The problem> Beginning at the line that contains "Based on this", reproduce every line to the end of the material without changing any of them.
■ ■ ■ ■ ■
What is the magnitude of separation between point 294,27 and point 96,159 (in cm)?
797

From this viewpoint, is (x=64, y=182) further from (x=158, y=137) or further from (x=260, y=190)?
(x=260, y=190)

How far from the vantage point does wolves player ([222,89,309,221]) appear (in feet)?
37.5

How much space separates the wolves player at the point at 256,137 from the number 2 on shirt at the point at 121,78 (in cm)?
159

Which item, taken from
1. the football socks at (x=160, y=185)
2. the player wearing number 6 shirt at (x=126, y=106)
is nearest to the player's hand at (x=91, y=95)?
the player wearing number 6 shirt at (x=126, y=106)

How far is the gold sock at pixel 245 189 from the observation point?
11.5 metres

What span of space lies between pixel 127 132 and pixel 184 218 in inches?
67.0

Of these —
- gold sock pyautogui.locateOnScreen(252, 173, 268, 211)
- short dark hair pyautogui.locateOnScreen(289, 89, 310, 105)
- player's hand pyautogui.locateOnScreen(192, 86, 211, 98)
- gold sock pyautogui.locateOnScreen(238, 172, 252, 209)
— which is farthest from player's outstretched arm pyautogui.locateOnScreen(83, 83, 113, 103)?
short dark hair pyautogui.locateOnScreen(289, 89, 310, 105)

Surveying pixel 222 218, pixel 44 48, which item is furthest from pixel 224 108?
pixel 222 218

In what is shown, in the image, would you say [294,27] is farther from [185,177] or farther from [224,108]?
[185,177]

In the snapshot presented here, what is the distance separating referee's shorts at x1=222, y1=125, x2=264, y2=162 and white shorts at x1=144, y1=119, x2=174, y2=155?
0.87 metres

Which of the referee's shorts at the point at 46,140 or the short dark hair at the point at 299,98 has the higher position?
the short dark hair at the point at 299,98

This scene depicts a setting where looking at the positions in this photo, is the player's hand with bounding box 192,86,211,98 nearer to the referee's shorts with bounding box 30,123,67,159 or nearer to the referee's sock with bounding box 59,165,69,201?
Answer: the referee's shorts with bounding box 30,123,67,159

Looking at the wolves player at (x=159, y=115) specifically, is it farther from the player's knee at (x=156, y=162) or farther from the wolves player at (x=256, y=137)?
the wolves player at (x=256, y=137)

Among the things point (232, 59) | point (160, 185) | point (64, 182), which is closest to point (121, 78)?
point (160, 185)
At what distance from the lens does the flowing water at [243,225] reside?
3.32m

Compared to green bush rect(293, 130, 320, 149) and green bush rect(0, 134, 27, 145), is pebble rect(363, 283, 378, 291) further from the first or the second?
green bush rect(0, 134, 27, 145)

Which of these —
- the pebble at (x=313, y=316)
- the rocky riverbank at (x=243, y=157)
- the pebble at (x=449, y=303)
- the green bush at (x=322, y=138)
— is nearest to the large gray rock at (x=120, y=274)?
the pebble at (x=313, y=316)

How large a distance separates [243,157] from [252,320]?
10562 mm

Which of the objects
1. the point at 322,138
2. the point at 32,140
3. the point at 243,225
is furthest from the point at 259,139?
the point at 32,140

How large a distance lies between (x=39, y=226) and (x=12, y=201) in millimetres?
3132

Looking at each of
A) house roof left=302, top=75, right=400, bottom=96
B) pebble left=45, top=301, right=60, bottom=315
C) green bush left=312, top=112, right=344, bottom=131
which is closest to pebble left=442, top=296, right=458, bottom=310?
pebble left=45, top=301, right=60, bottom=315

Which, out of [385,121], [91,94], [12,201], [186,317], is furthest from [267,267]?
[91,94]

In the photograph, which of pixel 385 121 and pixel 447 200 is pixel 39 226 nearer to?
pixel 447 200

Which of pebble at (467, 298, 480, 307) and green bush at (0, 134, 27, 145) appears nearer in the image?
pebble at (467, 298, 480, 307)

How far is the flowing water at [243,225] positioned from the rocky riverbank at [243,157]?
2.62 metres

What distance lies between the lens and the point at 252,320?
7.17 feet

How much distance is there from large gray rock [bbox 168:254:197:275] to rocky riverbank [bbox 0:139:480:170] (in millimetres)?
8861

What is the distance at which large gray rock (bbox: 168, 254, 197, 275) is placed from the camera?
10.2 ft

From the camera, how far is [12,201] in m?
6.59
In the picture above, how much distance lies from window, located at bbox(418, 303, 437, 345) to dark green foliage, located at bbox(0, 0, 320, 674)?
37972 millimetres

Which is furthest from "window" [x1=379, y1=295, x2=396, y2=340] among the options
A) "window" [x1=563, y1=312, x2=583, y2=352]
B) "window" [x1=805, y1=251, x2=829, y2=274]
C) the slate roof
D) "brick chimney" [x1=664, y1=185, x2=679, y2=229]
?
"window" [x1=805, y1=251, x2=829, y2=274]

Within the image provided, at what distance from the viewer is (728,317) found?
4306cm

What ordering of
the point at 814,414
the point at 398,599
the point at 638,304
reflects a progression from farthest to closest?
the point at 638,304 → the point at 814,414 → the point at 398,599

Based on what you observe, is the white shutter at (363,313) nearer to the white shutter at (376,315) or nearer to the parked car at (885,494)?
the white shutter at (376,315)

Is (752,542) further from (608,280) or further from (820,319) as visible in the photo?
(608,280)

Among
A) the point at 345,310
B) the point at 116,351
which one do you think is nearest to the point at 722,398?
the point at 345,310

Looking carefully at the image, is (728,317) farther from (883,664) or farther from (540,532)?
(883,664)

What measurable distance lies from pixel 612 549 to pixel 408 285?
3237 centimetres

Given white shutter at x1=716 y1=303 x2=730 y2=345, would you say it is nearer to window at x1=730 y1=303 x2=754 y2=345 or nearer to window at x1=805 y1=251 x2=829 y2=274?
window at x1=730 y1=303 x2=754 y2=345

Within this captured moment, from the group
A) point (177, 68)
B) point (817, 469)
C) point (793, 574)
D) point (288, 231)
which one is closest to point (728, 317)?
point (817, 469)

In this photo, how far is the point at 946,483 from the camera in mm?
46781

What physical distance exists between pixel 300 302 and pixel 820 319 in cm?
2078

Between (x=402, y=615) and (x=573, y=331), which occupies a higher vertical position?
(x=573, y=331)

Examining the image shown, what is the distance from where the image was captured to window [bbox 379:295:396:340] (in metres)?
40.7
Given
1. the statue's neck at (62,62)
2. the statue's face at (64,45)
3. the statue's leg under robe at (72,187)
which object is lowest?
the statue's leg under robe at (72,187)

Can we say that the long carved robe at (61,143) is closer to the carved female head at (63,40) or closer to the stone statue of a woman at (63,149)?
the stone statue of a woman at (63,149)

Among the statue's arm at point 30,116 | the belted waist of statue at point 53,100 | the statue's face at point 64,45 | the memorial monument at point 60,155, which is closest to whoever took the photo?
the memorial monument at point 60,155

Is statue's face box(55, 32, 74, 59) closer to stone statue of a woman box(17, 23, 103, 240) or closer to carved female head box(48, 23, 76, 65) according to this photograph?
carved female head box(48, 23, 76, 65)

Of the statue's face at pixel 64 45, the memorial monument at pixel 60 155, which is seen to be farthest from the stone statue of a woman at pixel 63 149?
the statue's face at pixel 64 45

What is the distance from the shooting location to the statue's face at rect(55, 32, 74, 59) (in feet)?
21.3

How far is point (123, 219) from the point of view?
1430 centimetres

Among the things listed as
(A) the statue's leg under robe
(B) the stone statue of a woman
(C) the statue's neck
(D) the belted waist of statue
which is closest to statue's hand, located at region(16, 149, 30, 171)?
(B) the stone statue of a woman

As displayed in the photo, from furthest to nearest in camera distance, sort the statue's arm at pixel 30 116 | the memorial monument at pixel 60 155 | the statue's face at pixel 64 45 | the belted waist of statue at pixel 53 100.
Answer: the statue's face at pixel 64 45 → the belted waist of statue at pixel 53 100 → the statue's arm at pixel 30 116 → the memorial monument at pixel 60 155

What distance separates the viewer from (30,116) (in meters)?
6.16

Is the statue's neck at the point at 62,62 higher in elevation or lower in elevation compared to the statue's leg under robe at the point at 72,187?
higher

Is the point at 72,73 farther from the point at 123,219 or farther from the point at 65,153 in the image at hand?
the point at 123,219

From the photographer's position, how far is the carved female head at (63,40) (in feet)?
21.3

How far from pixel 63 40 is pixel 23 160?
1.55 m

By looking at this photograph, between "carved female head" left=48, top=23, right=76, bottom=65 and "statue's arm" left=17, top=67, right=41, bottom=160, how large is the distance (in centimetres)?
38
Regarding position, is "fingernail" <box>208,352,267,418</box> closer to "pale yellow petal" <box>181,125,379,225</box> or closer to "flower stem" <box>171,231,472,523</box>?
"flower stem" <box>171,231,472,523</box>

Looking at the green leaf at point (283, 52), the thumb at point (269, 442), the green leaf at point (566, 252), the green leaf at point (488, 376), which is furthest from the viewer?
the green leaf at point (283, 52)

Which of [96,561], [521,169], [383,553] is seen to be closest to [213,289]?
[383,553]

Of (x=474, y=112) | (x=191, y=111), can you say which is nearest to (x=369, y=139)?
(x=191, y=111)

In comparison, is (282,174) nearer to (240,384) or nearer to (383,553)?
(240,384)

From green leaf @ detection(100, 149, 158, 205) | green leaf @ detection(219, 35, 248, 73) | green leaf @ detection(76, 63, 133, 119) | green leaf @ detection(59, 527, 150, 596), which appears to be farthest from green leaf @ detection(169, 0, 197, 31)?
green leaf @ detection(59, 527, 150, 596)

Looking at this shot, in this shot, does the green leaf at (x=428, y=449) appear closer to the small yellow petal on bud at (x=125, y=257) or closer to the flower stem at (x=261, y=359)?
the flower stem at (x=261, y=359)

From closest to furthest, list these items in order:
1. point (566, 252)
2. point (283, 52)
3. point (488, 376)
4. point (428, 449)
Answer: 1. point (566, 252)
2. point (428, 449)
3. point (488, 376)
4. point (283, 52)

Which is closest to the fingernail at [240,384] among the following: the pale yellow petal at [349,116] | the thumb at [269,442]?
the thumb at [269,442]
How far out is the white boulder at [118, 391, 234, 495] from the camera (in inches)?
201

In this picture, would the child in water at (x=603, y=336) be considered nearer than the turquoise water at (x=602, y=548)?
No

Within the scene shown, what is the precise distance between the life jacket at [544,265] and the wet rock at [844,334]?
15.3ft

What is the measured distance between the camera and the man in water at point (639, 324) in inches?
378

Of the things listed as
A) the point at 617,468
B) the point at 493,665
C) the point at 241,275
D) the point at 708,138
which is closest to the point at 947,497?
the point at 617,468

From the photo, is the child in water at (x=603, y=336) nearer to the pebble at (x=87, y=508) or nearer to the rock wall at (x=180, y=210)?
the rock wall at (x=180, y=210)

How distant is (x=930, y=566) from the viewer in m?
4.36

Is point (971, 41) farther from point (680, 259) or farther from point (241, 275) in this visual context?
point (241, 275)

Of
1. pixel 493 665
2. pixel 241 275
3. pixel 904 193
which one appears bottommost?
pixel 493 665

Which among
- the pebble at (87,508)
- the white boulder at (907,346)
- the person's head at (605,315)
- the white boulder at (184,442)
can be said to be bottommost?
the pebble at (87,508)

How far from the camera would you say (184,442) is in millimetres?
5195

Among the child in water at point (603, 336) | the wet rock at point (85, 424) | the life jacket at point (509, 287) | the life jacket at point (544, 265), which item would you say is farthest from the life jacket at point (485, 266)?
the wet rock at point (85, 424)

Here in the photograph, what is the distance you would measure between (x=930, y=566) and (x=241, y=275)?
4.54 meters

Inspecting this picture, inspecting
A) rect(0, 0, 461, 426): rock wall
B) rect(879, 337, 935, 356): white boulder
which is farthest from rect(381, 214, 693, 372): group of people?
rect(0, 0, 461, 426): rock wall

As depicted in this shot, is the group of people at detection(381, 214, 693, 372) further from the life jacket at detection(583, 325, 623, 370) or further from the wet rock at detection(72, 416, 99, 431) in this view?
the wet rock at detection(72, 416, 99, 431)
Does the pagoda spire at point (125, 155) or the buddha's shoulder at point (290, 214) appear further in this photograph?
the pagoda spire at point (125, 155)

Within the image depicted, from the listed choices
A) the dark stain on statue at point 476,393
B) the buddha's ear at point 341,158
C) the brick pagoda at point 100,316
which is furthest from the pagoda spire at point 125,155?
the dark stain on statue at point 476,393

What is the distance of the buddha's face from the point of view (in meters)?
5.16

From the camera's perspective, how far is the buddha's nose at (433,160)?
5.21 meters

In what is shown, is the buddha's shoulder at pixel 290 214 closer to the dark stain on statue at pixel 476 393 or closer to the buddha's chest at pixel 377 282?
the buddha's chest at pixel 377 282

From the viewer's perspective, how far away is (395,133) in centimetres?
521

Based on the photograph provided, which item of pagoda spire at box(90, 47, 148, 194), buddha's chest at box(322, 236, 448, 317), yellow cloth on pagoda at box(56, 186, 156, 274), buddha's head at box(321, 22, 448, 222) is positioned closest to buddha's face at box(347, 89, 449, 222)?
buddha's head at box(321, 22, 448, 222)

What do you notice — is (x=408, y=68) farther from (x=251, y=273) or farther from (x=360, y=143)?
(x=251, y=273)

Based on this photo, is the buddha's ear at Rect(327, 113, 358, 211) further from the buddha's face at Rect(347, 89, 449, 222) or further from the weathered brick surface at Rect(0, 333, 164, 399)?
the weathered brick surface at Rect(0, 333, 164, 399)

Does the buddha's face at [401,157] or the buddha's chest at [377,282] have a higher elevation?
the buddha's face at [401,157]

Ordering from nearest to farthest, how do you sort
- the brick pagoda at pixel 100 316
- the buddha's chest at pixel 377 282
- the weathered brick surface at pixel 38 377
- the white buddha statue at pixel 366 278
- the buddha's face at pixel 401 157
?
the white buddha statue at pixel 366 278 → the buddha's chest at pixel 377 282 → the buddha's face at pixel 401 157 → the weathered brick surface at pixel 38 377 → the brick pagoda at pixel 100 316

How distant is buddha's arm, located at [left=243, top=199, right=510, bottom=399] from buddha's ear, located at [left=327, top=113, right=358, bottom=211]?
■ ■ ■ ■ ■
Answer>
Based on this photo, is the buddha's ear at Rect(327, 113, 358, 211) further from the buddha's face at Rect(347, 89, 449, 222) or further from the weathered brick surface at Rect(0, 333, 164, 399)?
the weathered brick surface at Rect(0, 333, 164, 399)

Does the buddha's face at [401,157] or the buddha's chest at [377,282] have a higher elevation?
the buddha's face at [401,157]

Ordering from nearest to farthest, how do you sort
- the brick pagoda at pixel 100 316
- the buddha's chest at pixel 377 282
- the weathered brick surface at pixel 38 377
- the white buddha statue at pixel 366 278
- the buddha's face at pixel 401 157
?
the white buddha statue at pixel 366 278 → the buddha's chest at pixel 377 282 → the buddha's face at pixel 401 157 → the weathered brick surface at pixel 38 377 → the brick pagoda at pixel 100 316

How distant is buddha's arm, located at [left=243, top=199, right=510, bottom=399] from buddha's ear, located at [left=327, top=113, right=358, bottom=211]?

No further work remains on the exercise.